Many users want to run large language models (LLMs) locally for more privacy and control, and without subscriptions, but until recently, this meant a trade-off in output quality. Newly released open-weight models, like OpenAI’s gpt-oss and Alibaba’s Qwen 3, can run directly on PCs, delivering useful high-quality outputs, especially for local agentic AI.

This opens up new opportunities for students, hobbyists and developers to explore generative AI applications locally. NVIDIA RTX PCs accelerate these experiences, delivering fast and snappy AI to users.

NVIDIA has worked to optimize top LLM applications for RTX PCs, extracting maximum performance of Tensor Cores in RTX GPUs.

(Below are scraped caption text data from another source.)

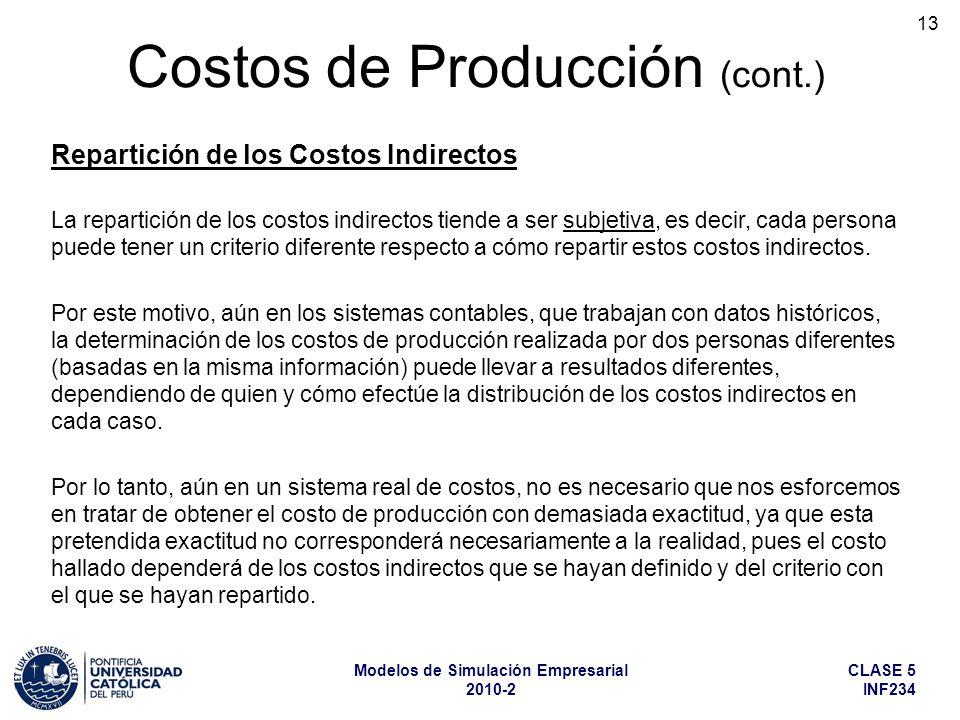 CLASE 5 INF234 Modelos de Simulación Empresarial 2010-2 13 La repartición de los costos indirectos tiende a ser subjetiva, es decir, cada persona puede tener un criterio diferente respecto a cómo repartir estos costos indirectos.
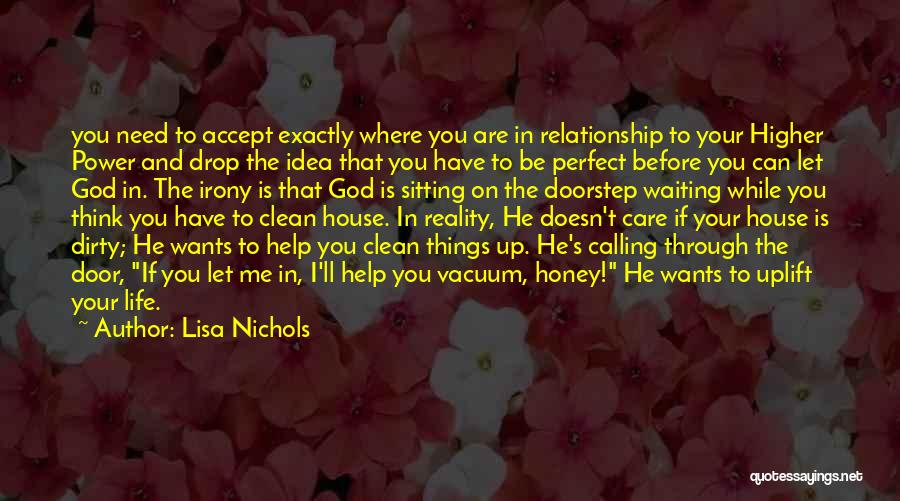 God Help Me With My Relationship Quotes By Lisa Nichols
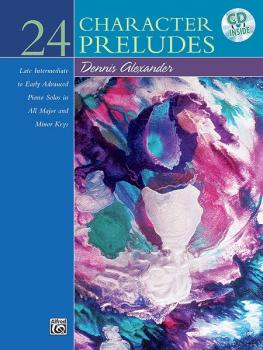 24 Character Preludes: Late Intermediate to Early Advanced Piano Solos (AL-00-20752)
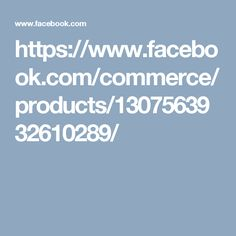 http://www.facebook.com/commerce/products/1307563932610289/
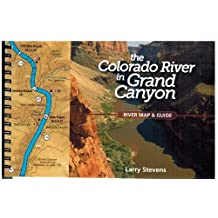 The Colorado River in the Grand Canyon: A River Runner's Map and Guide to Its Natural and Human History by Larry Stevens (2013-12-23)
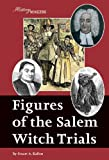 Figures of the Salem Witch Trials, Stuart A. Kallen, 1590185595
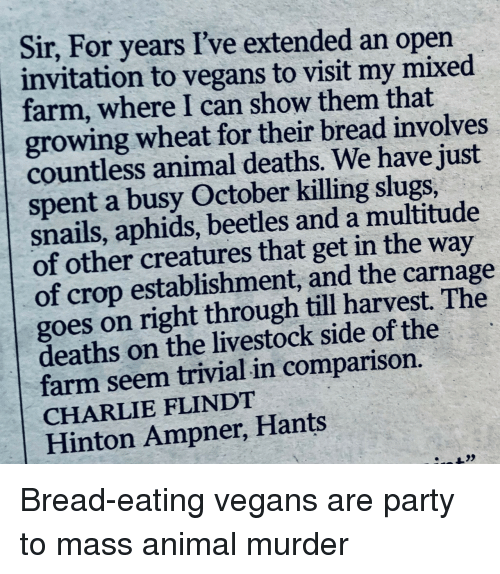 Carnage: Sir, For years I've extended an open  invitation to vegans to visit my mixed  farm, where I can show them that  growing wheat for their bread involves  countless animal deaths. We have just  spent a busy October killing slugs,  snails, aphids, beetles and a multitude  of other creatures that get in the way  of crop establishment, and the carnage  goes on right through till harvest. The  deaths on the livestock side of the  farm seem trivial in comparison.  CHARLIE FLINDT  Hinton Ampner, Hants Bread-eating vegans are party to mass animal murder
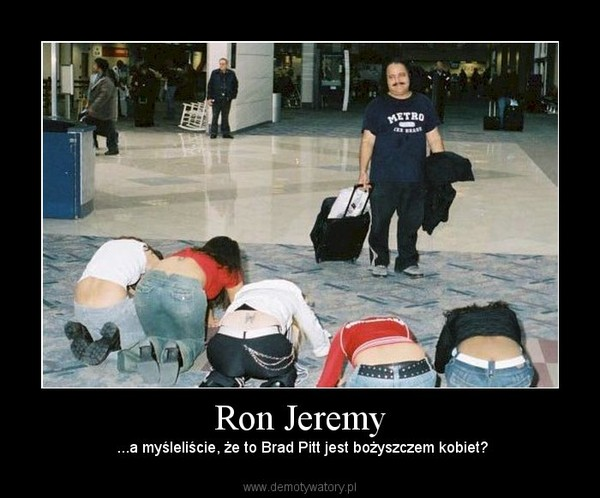 Ron Jeremy –  ...a myśleliście, że to Brad Pitt jest bożyszczem kobiet?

One of the easiest ways to get started with AI on a PC is with Ollamaan open-source tool that provides a simple interface for running and interacting with LLMs. It supports the ability to drag and drop PDFs into prompts, conversational chat and multimodal understanding workflows that include text and images.

It’s easy to use Ollama to generate answers from a text simple prompt.

NVIDIA has collaborated with Ollama to improve its performance and user experience. The most recent developments include:

  • Performance improvements on GeForce RTX GPUs for OpenAI’s gpt-oss-20B model and Google’s Gemma 3 models
  • support for the new Gemma 3 270M and EmbeddingGemma3 models for hyper-efficient retrieval-augmented generation on the RTX AI PC
  • Improved model scheduling system to maximize and accurately report memory utilization
  • Stability and multi-GPU improvements

Ollama is a developer framework that can be used with other applications. Such as, AnythingLLM – an open-source app that lets users build their own AI assistants powered by any LLM – can run on top of Ollama and benefit from all of its accelerations.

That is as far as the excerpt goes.